→ KUTIPAN UNTUK DIBACA

----

Thursday, November 1, 2012

Bapak Terlalu Jujur

AKU DAN AYAH
Bapakku seorang Penilik Sekolah Dasar di sebuah kecamatan. Untuk di sebuah kecamatan, sebetulnya Bapak termasuk golongan priyayi. Tetapi kami sekeluarga hidup sederhana, bahkan sangat sederhana. Itu semua karena Bapak terlalu jujur.
Seringkali aku tidak memahami siapa Bapak. Bapak adalah tipe laki-laki pendiam yang tidak banyak berbicara. Bapak lebih akrab dengan buku-bukunya dan suka sekali menulis, terutama menulis buku-buku pelajaran Sekolah Dasar.
Tetapi bukan berarti Bapak tidak menyayangi kami anak-anaknya. Bapak seringkali menarik tangan anaknya yang sedang lewat dekat meja kerjanya, kemudian memeluk dan menciuminya. Kalau ingin dicium, ya tinggal mendekat ke meja kerja Bapak, sambil mengajaknya bergurau atau naik di meja itu. Pasti Bapak akan meraih dan menghujani dengan ciuman.
Kesederhanaan Bapak tercermin dari perilaku sehari-hari. Pakaian, sepatu, tas kerja hanya itu-itu saja dari tahun ke tahun. Dan kejujuran Bapak sudah terkenal dimana-mana, terutama di kalangan pendidik di kecamatan dan kabupaten.
Bapak memiliki hak untuk memindahkan guru dari lokasi satu ke lokasi yang lokasi lainnya. Di wilayah kerjanya tentu banyak guru yang ingin dipindahkan untuk mendekati tempat tinggal, atau di lokasi yang lebih strategis. Terutama mereka yang ditempatkan di pelosok desa tetapi ingin pindah ke kota.
Mereka ini datang ke rumah dengan membawa kue, bingkisan dan bahkan menjanjikan uang. Tetapi Bapak tak pernah mau menerima barang-barang dan uang itu. Dengan santun para tamu yang kebanyakan guru atau kepala sekolah SD itu ditemui di ruang tamu. Dan Ibu membuatkan mereka teh, tetapi kemudian mereka akan pulang dengan kecewa.
Begitu juga dengan buku-buku pelajaran karangan Bapak. Seringkali ditipu oleh penerbit. Dikembalikan tetapi kemudian di kota lain diterbitkan dan dipakai untuk SD SD di situ dengan nama pengarang yang berbeda. Aku paling suka protes, tetapi Bapak menanggapinya dengan santai.

----

→ TUGAS YANG DIMINTA
[1] Tuliskan kembali dengan persis bagian kutipan dari "AKU DAN AYAH" sampai dengan "pelajaran Sekolah Dasar.".
[2] Menurut kutipan, barang milik Bapak apa saja yang tetap itu-itu saja dari tahun ke tahun?
Daftar sesudah kutipan ini merupakan bahan yang berdiri sendiri.

→ INFORMASI YANG DITAMPILKAN
----

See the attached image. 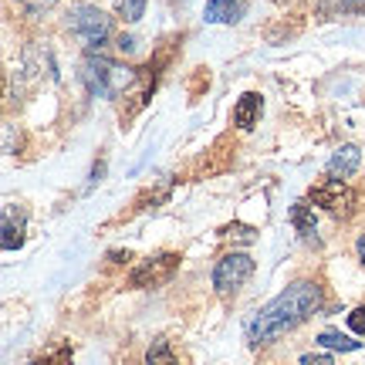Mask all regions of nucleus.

----

→ JAWABAN LATIHAN
[1]
AKU DAN AYAH
Bapakku seorang Penilik Sekolah Dasar di sebuah kecamatan. Untuk di sebuah kecamatan, sebetulnya Bapak termasuk golongan priyayi. Tetapi kami sekeluarga hidup sederhana, bahkan sangat sederhana. Itu semua karena Bapak terlalu jujur.
Seringkali aku tidak memahami siapa Bapak. Bapak adalah tipe laki-laki pendiam yang tidak banyak berbicara. Bapak lebih akrab dengan buku-bukunya dan suka sekali menulis, terutama menulis buku-buku pelajaran Sekolah Dasar.

[2] Pakaian, sepatu, dan tas kerja.